Last season, Copperhead lost early in the tournament to the championship runner-up, Witch Doctor, after getting hit from behind and losing one of the chains that helps it run. Before the tournament this season, the pizza-themed robot Ripperoni beat Copperhead the same way.

Copperhead has had "very fast" knockouts this season, Quintal says, with matches usually only lasting between ten and thirty seconds. He estimates that Copperhead has only spent a total of two minutes actually fighting this year, not including the ten-second count by a referee that gives robots a last chance to get back into the fight. 

"Our first three matches were over in ten seconds," he says. "Ideally, we all want to have good matches that go a little bit longer.
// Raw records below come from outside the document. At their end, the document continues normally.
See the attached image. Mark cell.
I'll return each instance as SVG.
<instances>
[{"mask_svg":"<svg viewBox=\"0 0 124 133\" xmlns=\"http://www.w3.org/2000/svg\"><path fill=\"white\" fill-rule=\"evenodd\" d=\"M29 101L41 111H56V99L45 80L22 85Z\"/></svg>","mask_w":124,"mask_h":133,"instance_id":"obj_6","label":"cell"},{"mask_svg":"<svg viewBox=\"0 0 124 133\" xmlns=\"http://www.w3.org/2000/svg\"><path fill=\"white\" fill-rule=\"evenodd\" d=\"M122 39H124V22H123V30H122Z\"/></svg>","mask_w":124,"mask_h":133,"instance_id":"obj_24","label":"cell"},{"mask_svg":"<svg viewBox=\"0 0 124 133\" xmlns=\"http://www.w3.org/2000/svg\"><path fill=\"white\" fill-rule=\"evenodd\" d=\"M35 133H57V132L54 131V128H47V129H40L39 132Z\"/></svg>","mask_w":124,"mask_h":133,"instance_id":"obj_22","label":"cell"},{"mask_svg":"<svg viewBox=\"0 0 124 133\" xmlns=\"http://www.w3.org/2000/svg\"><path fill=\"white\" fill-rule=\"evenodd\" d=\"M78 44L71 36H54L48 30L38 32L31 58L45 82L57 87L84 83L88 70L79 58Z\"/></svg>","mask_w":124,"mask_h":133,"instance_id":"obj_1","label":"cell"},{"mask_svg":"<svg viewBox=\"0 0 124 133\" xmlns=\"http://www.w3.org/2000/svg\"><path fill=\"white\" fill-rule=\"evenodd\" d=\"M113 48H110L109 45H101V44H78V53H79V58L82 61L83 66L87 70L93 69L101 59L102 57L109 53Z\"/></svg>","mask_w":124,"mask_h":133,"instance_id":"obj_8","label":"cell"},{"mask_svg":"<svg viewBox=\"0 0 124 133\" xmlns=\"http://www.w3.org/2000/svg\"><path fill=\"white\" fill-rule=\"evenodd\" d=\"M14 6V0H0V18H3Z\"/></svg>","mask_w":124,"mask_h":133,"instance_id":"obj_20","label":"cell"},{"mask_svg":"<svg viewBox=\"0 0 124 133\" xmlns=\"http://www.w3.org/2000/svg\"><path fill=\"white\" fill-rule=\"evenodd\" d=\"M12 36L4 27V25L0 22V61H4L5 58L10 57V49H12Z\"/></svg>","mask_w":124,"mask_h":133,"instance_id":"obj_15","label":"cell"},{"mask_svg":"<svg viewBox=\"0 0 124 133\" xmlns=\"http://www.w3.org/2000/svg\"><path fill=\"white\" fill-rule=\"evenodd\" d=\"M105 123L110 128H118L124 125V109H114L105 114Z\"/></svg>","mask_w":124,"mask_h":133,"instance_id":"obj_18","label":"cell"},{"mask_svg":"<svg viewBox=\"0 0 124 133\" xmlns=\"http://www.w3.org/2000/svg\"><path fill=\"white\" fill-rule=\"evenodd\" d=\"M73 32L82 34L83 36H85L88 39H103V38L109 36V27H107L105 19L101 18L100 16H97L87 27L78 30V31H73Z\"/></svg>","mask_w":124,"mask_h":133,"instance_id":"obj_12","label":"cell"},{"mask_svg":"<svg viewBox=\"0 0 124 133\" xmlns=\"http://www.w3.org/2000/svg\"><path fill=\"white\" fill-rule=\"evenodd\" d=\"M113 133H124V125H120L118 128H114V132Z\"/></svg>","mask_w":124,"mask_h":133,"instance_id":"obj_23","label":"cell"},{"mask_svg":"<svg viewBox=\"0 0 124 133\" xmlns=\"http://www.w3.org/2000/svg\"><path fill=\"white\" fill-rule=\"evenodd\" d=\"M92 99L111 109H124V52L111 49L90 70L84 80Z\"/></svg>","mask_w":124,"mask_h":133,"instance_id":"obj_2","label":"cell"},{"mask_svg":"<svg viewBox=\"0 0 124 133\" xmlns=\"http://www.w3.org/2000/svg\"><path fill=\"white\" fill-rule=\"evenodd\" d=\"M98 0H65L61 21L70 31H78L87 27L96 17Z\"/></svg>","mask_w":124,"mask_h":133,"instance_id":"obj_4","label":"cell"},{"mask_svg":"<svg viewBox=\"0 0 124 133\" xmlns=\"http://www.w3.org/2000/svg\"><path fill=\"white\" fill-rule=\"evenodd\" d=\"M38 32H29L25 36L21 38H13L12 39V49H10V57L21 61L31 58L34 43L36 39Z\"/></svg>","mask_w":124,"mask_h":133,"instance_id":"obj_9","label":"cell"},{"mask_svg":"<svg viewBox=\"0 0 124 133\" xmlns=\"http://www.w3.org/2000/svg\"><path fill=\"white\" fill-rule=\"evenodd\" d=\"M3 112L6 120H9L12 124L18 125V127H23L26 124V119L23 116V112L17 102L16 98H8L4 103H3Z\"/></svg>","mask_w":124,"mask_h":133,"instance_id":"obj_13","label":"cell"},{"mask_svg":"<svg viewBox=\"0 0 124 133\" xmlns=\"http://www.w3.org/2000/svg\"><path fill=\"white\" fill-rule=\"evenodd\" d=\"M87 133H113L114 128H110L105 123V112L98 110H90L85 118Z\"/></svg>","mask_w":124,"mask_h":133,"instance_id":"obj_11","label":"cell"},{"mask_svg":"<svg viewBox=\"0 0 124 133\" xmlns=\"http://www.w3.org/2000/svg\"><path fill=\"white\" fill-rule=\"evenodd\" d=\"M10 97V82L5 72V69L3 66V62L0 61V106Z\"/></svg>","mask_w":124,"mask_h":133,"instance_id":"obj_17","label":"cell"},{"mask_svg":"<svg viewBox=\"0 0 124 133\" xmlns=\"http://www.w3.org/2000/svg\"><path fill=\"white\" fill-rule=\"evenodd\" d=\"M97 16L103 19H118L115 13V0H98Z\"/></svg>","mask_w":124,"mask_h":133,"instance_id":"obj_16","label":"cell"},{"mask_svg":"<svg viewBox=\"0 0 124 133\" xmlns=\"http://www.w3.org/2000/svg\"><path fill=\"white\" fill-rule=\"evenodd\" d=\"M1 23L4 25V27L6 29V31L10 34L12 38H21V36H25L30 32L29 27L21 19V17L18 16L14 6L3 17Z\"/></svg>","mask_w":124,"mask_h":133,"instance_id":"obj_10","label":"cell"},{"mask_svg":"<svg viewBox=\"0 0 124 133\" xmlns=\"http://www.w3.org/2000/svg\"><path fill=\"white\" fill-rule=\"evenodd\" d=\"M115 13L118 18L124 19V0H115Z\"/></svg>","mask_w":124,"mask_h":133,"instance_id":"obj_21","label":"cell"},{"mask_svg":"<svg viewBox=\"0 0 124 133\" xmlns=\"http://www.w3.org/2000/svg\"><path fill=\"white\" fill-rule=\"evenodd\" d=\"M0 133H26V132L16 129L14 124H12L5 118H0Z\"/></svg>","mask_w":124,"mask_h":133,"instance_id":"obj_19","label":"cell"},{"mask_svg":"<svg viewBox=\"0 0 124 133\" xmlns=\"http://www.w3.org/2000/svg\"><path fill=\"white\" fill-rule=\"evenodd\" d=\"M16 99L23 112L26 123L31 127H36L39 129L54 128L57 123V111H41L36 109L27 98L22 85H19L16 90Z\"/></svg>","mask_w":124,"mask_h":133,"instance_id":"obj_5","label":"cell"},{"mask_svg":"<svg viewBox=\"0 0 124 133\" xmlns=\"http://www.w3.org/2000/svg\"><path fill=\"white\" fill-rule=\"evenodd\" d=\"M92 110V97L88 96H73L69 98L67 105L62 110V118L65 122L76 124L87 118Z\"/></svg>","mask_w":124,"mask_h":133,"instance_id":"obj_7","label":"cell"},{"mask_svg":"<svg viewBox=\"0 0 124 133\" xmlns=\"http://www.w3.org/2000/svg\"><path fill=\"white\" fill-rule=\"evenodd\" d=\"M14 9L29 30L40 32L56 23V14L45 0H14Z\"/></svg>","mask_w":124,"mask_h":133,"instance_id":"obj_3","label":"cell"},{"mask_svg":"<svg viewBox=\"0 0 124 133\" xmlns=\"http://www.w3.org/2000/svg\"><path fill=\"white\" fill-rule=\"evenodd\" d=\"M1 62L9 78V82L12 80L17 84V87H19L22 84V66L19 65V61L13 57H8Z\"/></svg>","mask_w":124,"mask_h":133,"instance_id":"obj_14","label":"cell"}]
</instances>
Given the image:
The production crew doesn't like them to get over that fast."
click to enlarge One of Copperhead's fans, Jacob Marx, cheering over his favorite robot's victory in the BattleBots round of 16 during a viewing party.
Copperhead fan Jacob Marx cheers and records his favorite BattleBots team.
Bennito L. Kelty
Quintal attributes Copperhead's success this year to "minor incremental upgrades" as well as the team's experience. "A lot of times when the robots fail, something really minor happens, like a wire pops out, a tiny little wire comes loose or you don't program your speed controllers correctly," he says. "It's the small details that make a successful robot successful."

Copperhead's performance has taken even Quintal by surprise; his team was thinking of retiring the robot after the last few disappointing seasons. "We never lived up to our performance expectations," Quintal says. "But now that we've done so well in this currently airing season, it's brought new life into the team."

The fan base has grown, and the team has been selling more merchandise, which helps subsidize the project. The robots are expensive to build. Even though Quintal describes them as "glorified RC cars," he estimates the team has spent $35,000 over the past few years, and that other teams have likely spent more.

But it's paid off. Although Quintal doesn't offer any spoilers, he thinks that by the end of the season, "the fan base will explode."

Copperhead took a substantial beating this season and will need a complete rebuild before the next, Quintal says, then adds: "We did a lot of damage as well."